═══ Available records ═══

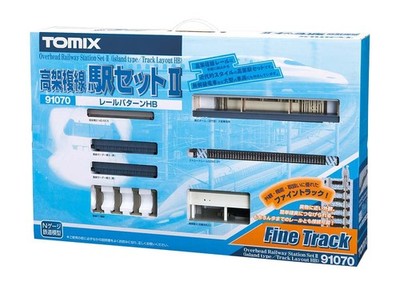 TOMIX N Gauge 91070 Overhead Railway Station Set II HB Train Model Railroad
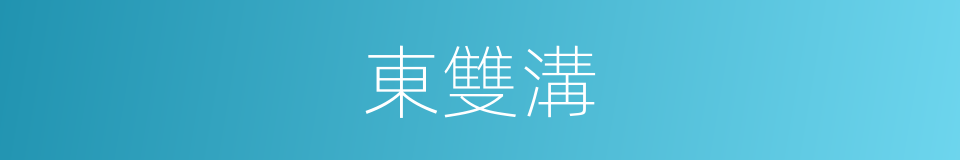 東雙溝的同義詞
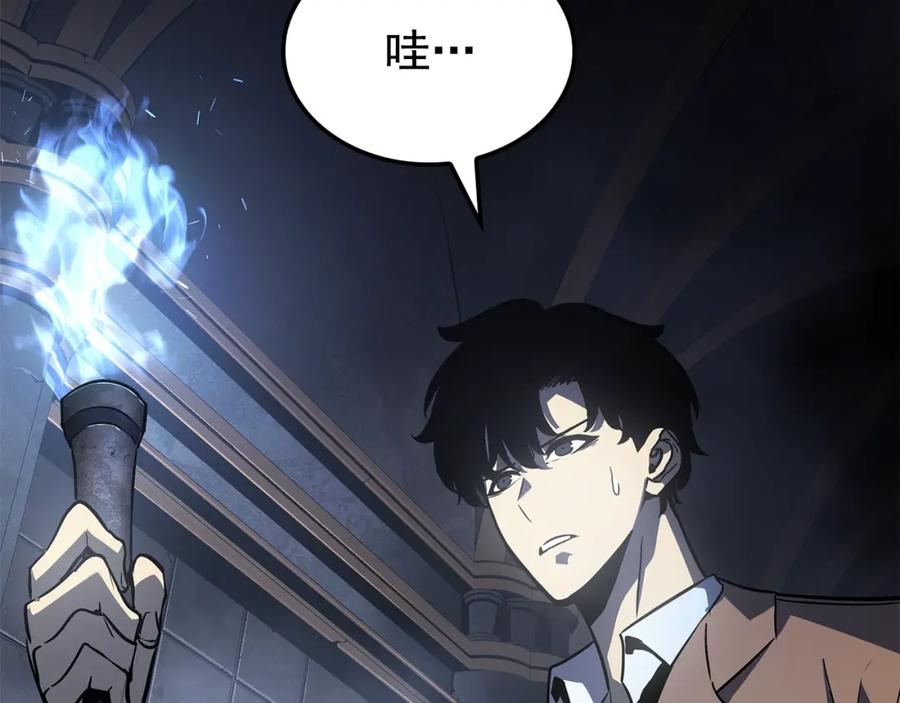 第202页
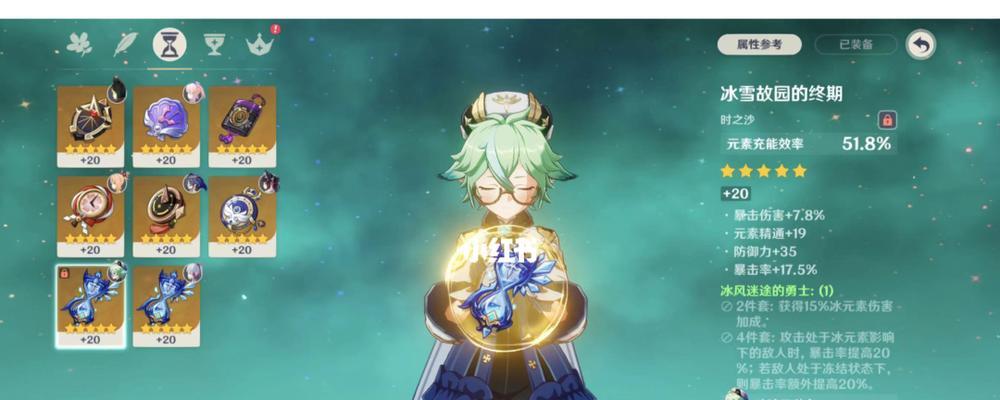 《原神》中圣遗物强化材料如何获得？常见获取途径有哪些？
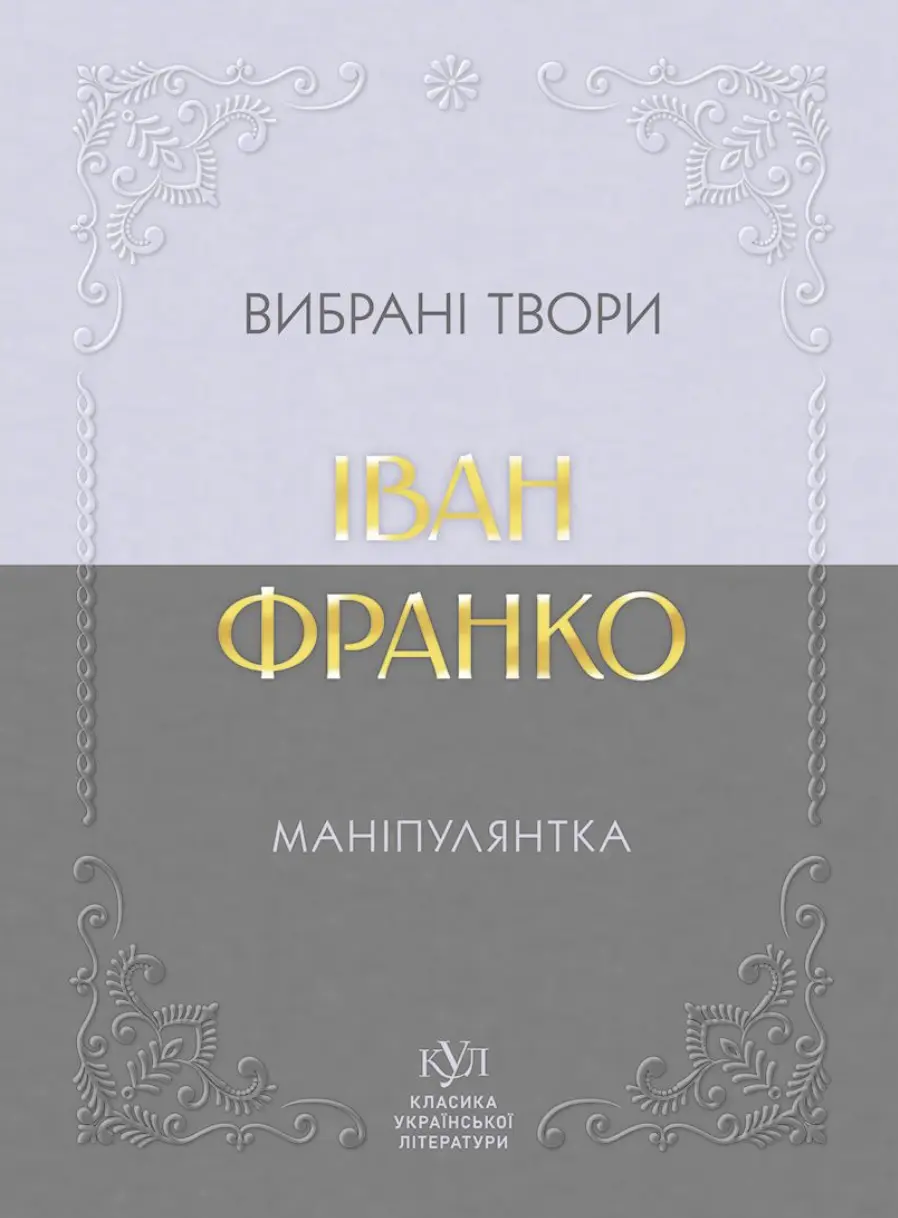 Іван Франко. Маніпулянтка. Вибрані твори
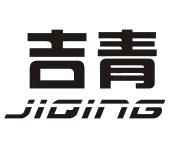 在手机上查看商标详情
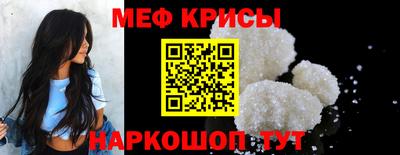 не бодяженный Мариинск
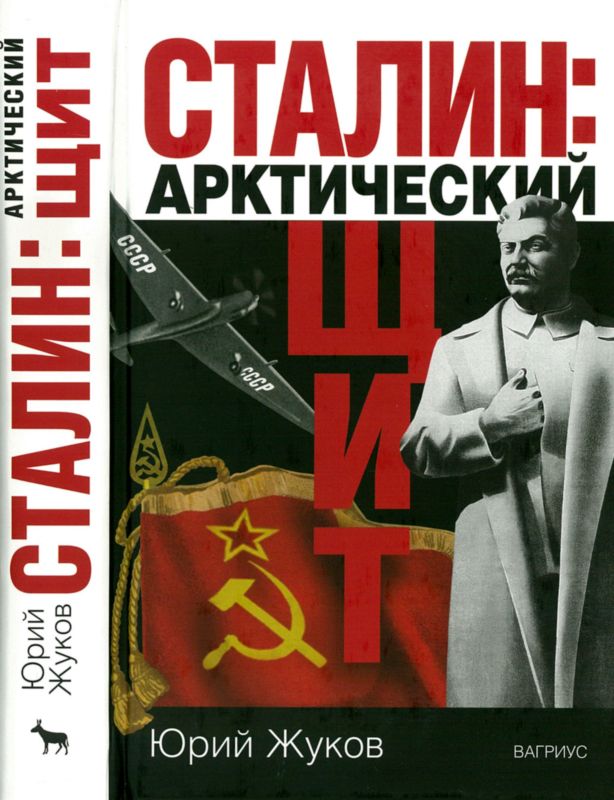 Жуков Юрий - Сталин: арктический щит скачать бесплатно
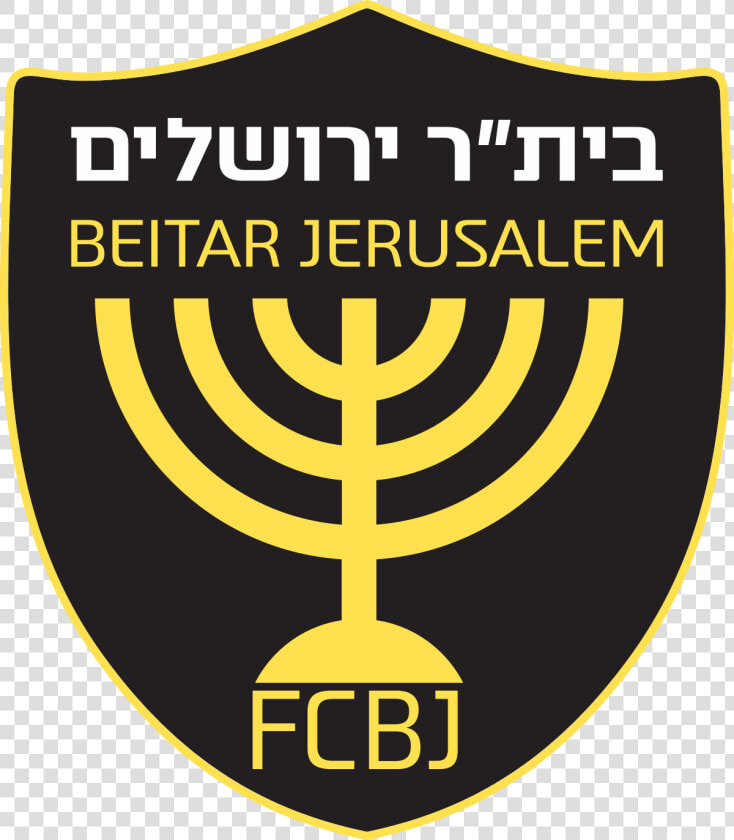 Beitar Jerusalem Football Club Players  HD Png DownloadTransparent PNG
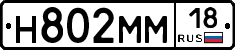 %D0%9D802%D0%9C%D0%9C18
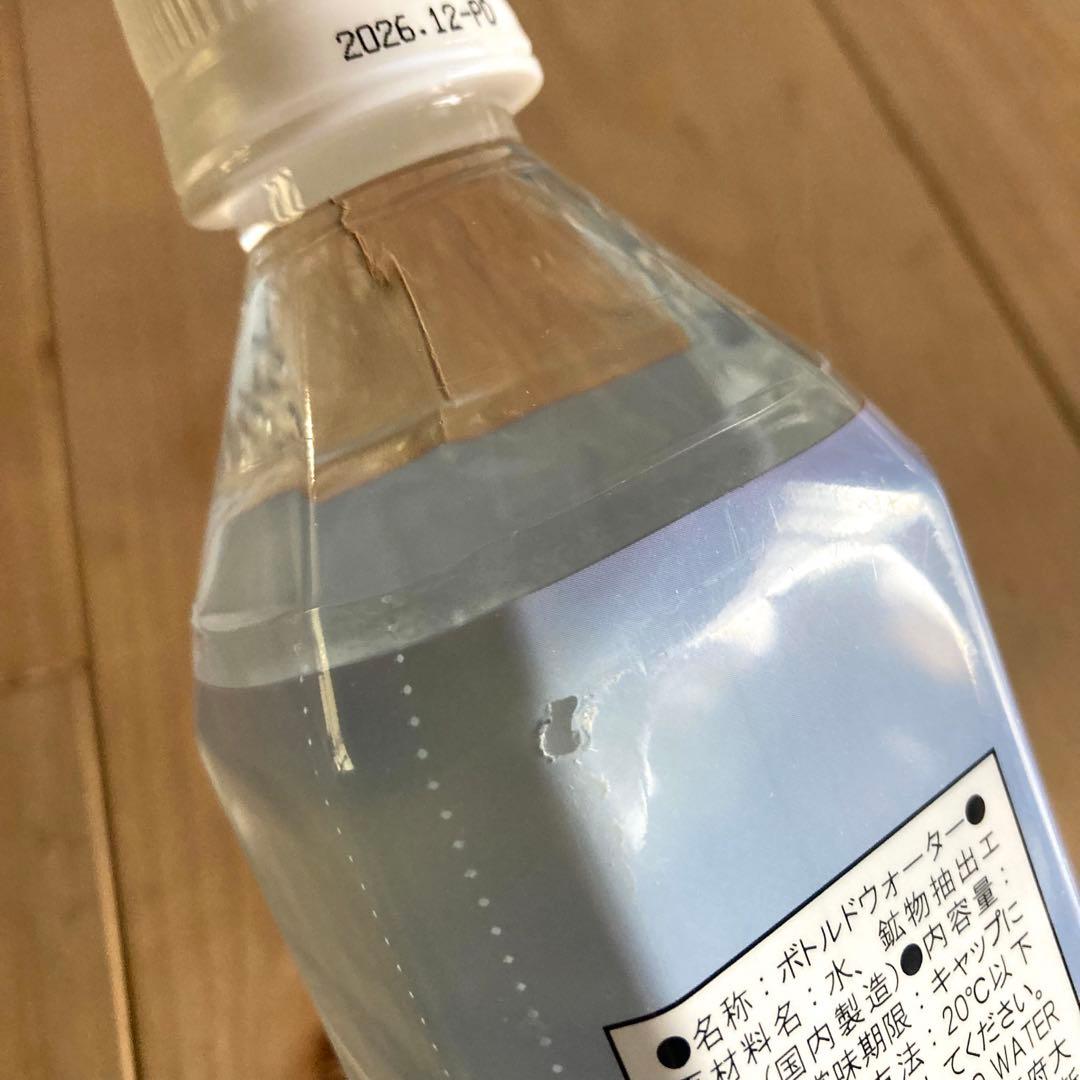 特価！エコウォーターライフエッセンスポタポタクラブ600ml 4本set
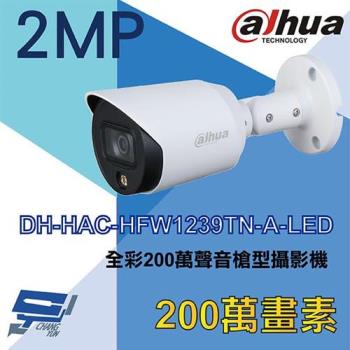 [昌運科技] 大華 DH-HAC-HFW1239TN-A-LED 全綵200萬聲音槍型攝影機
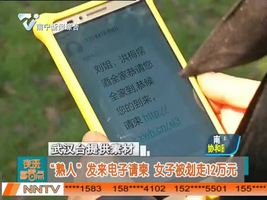 武汉： “熟人”发来电子请柬 女子被划走12万元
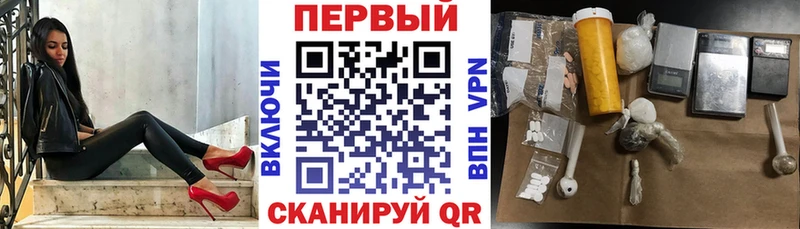 omg сайт  Серов  АМФЕТАМИН Розовый  дарнет шоп 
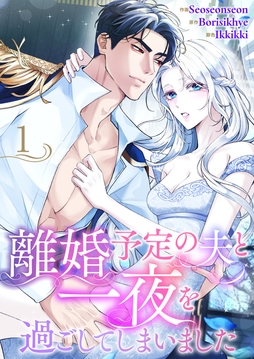 離婚予定の夫と一夜を過ごしてしまいました_thumbnail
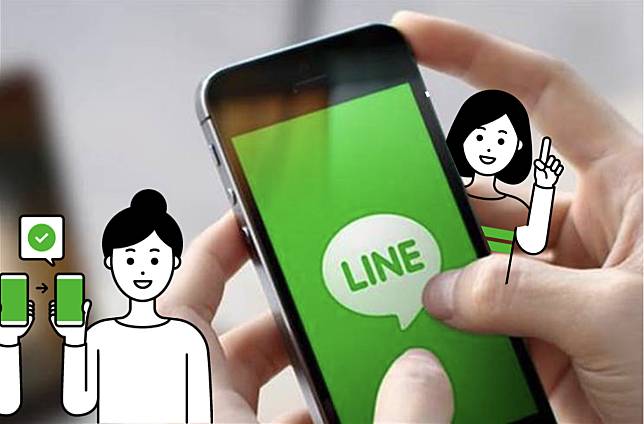如何在LINE下載後進行跨平台通訊？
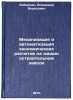 Mekhanizatsiya i avtomatizatsiya ekonomicheskikh raschetov na mashinostroitel&Ouml;. Liberman, Vladimir Borisovich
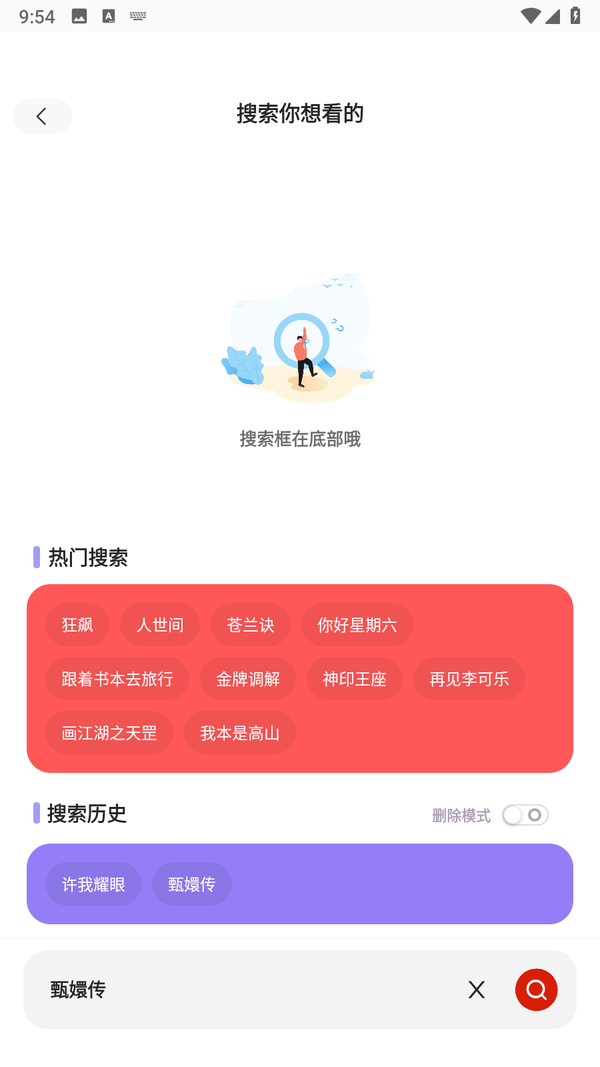 永久影视纯净版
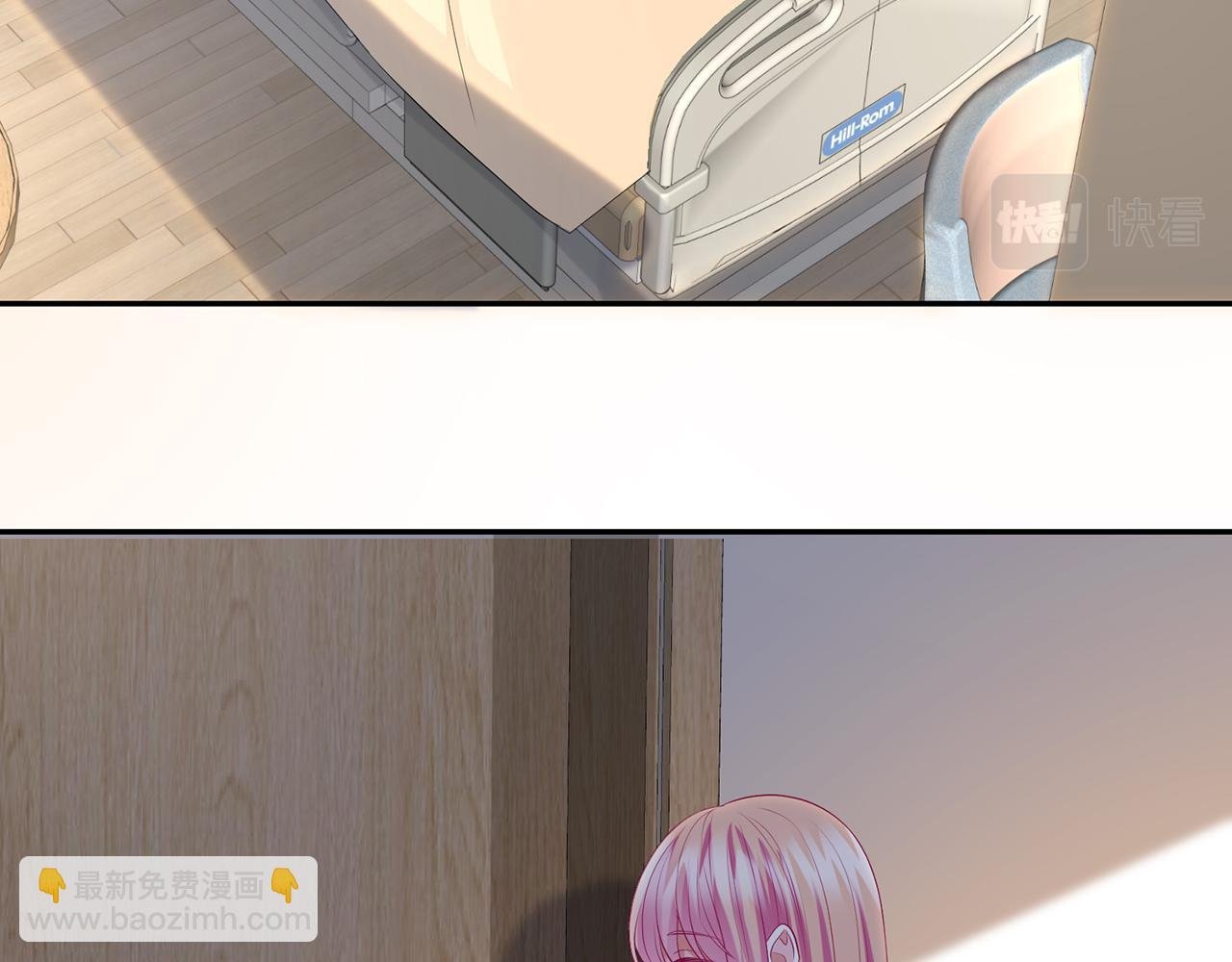 第280 战九枭的弱点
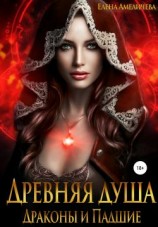 читать Древняя душа. Драконы и Падшие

═══

* [What is being asked]: Return each record exactly as given, excluding any image.

* [Expected answer]:
 TOMIX N Gauge 91070 Overhead Railway Station Set II HB Train Model Railroad
 東雙溝的同義詞
 第202页
 《原神》中圣遗物强化材料如何获得？常见获取途径有哪些？
 Іван Франко. Маніпулянтка. Вибрані твори
 在手机上查看商标详情
 не бодяженный Мариинск
 Жуков Юрий - Сталин: арктический щит скачать бесплатно
 Beitar Jerusalem Football Club Players  HD Png DownloadTransparent PNG
 %D0%9D802%D0%9C%D0%9C18
 特価！エコウォーターライフエッセンスポタポタクラブ600ml 4本set
 [昌運科技] 大華 DH-HAC-HFW1239TN-A-LED 全綵200萬聲音槍型攝影機
 武汉： “熟人”发来电子请柬 女子被划走12万元
 omg сайт  Серов  АМФЕТАМИН Розовый  дарнет шоп 
 離婚予定の夫と一夜を過ごしてしまいました_thumbnail
如何在LINE下載後進行跨平台通訊？
 Mekhanizatsiya i avtomatizatsiya ekonomicheskikh raschetov na mashinostroitel&Ouml;. Liberman, Vladimir Borisovich
 永久影视纯净版
 第280 战九枭的弱点
 читать Древняя душа. Драконы и Падшие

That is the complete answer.